EQUIVALENCE OF THE DRIVING ELASTIC FORCES IN FLEXIBLE MULTIBODY SYSTEMS

When the driving joint forces, determined using the inverse dynamics procedure, are applied in the feedforward control of mechanical systems, discrepancies between the specified and the actual motion are observed. In some recent publications, these discrepancies were attributed to the wave phenomenon. It is shown in this investigation that the solution of the inverse dynamics of flexible mechanical systems defines two types of driving forces which can be classified as driving joint forces and driving elastic forces. The driving joint forces which depend on the deformation of the flexible bodies define the torque and the actuator forces which must be applied at the joints. The driving elastic forces are associated with the deformation degrees of freedom, and therefore, there is no gaurantee that an algorithm that ignores these driving elastic forces will converge and achieve the desired solution.
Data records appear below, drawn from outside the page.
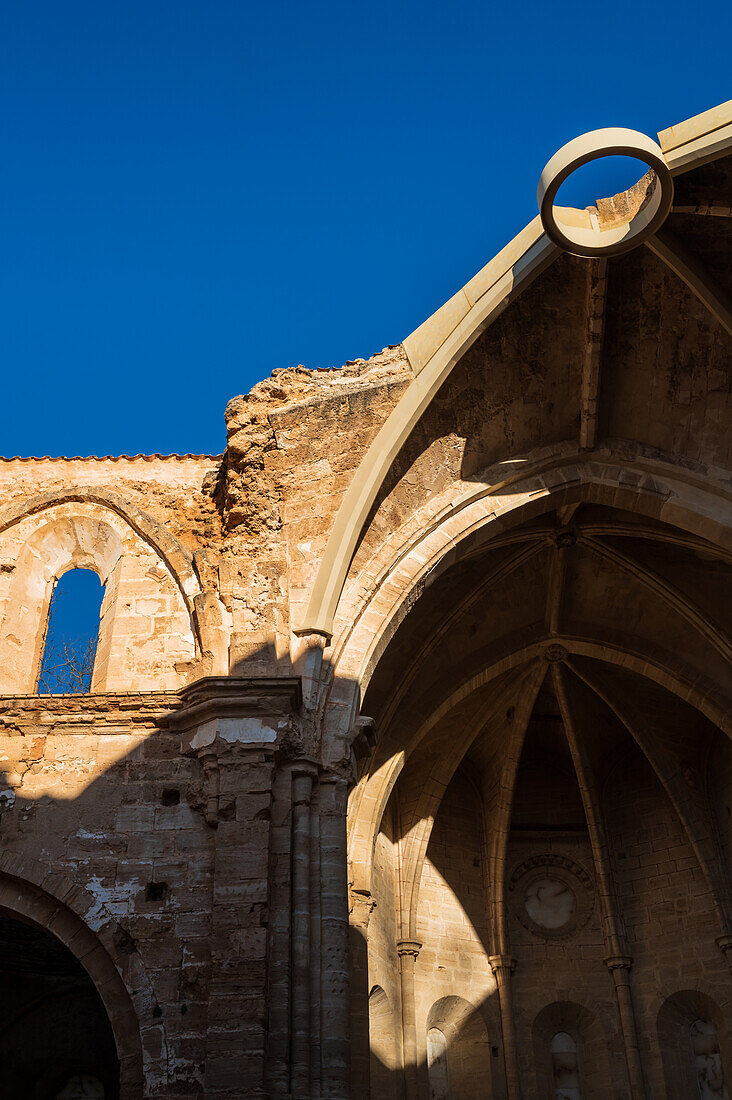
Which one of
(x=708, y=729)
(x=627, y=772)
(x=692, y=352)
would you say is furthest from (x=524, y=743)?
(x=692, y=352)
It is the objective of this investigation to examine the nature of the driving elastic forces in the solution of the inverse dynamics problem, and demonstrate that the driving elastic forces associated with two different sets of vibration modes which produce the same physical displacements are basically the same and they differ only by a co-ordinate transformation. The effect of the selection of the deformable body co-ordinate system on these forces is also examined numerically using a slider crank mechanism with a flexible connecting rod.